28 gennaio 1952 - Papavero a chi?

Lunedì 28 gennaio 1952 inizia la seconda edizione del Festival di Sanremo. Dopo un anno l’interesse comincia a crescere e ben trecentottanta sono le canzoni inviate alla commissione esaminatrice: centoquaranta in più dell’anno precedente. Cresce anche il numero dei cantanti. A quelli della prima edizione, Nilla Pizzi, Achille Togliani e Duo Fasano, si aggiungono Gino Latilla e Oscar Carboni. Il Festival è trasmesso in diretta dal Secondo programma radiofonico della RAI. Il presentatore è sempre Nunzio Filogamo. Tra il pubblico sono presenti numerosi operatori discografici americani invitati come "osservatori" da Ladislao Sugar, uno dei pionieri italiani della moderna industria discografica. Il dato di crescita più rilevante è quello del biglietto d’ingresso alla manifestazione che aumenta di ben otto volte, passando dalle cinquecento lire del 1951 a quattromila, consumazione compresa: una bella cifra per quei tempi! Vince la canzone Vola, colomba... di Bruno Cherubini e Carlo Concina, interpretata da Nilla Pizzi che bissa così il successo dell’anno prima ma il vero successo è Papaveri e papere, una canzoncina spensierata nel filone delle “canzoni dell’allegria” scritta da Nino Rastelli, Mario Panzeri e Vittorio Mascheroni. Il disco della canzone vende più di settantamila copie, superando anche la vincitrice Vola, colomba..., ferma a quarantacinquemila, ed è protagonista di uno straordinario successo in terra britannica dove arriva alla bella cifra di seicentomila copie vendute. La canzone ispira anche il film “Lo sai che i papaveri...”, una commediola diretta da Vittorio Metz e Marcello Marchesi, che ha tra gli interpreti principali Walter Chiari e Anna Maria Ferrero e che incassa quasi quattrocento milioni di lire. La popolarità del brano è tale da suscitare anche una polemica politica.

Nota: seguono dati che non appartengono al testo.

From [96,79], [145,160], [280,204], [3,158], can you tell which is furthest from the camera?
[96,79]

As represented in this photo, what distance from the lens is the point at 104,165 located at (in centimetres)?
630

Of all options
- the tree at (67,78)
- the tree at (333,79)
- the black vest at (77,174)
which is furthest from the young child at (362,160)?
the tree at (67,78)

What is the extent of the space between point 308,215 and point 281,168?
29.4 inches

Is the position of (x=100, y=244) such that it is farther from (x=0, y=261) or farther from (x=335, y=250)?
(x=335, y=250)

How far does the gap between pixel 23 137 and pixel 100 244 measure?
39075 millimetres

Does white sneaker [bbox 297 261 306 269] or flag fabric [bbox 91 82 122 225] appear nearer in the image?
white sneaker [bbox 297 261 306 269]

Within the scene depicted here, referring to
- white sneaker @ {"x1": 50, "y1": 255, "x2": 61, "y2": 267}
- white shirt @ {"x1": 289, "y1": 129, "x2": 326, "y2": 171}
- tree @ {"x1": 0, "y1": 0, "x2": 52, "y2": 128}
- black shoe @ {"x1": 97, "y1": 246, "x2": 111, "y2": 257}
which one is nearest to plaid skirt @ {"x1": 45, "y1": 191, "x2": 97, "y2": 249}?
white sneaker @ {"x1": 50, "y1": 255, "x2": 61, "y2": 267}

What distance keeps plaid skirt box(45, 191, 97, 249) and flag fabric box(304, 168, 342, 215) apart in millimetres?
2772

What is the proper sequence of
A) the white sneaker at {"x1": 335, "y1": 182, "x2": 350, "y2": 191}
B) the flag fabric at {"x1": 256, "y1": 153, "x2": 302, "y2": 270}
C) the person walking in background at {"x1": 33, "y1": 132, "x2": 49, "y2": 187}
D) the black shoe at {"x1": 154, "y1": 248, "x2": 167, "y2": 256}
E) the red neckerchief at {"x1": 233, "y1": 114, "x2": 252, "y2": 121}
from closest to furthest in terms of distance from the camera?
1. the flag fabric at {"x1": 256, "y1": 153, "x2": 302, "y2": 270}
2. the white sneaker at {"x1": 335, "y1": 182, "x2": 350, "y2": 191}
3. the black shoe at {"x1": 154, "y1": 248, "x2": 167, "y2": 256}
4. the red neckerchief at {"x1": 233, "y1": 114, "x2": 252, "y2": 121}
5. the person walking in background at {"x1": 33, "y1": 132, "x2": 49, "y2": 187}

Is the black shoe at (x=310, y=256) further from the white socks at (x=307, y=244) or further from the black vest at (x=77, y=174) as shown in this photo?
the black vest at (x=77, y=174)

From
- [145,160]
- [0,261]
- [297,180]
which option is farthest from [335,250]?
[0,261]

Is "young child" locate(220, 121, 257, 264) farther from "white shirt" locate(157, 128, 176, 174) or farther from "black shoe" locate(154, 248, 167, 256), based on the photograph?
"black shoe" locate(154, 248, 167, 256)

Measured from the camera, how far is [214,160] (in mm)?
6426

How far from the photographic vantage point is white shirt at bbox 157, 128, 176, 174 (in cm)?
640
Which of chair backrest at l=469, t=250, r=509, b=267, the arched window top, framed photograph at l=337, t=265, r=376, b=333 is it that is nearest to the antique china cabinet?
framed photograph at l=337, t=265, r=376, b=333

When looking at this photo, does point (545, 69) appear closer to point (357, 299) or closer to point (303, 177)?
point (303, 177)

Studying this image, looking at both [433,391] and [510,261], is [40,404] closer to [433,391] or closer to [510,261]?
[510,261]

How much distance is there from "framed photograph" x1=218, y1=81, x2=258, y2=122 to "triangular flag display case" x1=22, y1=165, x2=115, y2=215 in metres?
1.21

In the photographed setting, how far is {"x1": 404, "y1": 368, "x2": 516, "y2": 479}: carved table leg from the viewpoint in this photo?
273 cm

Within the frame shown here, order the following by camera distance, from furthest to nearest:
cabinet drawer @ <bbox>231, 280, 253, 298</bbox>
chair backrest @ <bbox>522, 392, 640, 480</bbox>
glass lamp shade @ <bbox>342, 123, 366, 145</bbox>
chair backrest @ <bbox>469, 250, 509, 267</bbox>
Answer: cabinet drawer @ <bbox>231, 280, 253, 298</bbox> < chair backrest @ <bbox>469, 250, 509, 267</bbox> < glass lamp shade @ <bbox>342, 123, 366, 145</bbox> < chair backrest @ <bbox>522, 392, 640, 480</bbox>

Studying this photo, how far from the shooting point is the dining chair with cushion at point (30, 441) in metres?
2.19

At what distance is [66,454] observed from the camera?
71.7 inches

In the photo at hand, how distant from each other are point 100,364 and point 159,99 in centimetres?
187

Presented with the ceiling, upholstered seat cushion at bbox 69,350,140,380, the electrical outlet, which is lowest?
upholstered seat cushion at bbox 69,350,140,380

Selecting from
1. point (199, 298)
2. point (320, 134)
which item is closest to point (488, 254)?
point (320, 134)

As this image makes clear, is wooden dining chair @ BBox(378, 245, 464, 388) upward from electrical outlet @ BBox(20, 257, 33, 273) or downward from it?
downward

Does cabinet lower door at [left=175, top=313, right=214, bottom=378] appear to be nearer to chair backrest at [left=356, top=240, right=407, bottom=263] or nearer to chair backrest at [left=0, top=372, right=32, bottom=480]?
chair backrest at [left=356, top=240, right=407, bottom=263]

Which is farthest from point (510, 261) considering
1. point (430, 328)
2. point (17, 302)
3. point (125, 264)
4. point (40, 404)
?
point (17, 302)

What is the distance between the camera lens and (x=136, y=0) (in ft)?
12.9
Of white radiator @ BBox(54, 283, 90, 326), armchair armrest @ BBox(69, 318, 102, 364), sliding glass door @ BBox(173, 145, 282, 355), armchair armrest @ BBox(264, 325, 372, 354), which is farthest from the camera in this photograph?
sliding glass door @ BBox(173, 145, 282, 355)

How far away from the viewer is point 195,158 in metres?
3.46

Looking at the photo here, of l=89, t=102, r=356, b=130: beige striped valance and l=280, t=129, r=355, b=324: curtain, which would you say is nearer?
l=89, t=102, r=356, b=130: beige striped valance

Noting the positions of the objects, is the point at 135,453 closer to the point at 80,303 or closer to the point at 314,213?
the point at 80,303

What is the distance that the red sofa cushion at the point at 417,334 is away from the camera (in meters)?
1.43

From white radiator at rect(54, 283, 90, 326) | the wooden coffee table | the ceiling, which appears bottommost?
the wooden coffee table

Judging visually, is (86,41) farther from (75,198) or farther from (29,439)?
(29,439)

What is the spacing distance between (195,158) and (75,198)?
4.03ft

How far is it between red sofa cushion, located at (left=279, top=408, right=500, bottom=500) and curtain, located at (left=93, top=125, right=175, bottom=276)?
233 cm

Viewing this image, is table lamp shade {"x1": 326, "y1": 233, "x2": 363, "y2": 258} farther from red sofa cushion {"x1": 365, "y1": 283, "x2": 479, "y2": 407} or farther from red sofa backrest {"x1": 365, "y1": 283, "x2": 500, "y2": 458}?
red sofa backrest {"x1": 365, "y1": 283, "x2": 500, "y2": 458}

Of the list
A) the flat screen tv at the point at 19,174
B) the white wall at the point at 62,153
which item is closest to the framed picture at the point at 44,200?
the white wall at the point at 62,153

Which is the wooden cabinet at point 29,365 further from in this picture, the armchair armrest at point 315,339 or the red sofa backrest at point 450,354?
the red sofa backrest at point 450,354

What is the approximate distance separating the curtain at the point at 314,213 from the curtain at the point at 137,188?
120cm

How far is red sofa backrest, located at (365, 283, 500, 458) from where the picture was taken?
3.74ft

Secondo alcuni censori Papaveri e papere conterrebbe in codice una offensiva allusione nei confronti dei notabili democristiani dell’epoca, indicati nel testo come i “papaveri alti, alti, alti”. Come accade spesso in Italia, la polemica si spegnerà con la stessa rapidità con la quale si è accesa.

27 gennaio, 2025

27 gennaio 1981 – Claudio Villa non rappresenta il Festival di Sanremo!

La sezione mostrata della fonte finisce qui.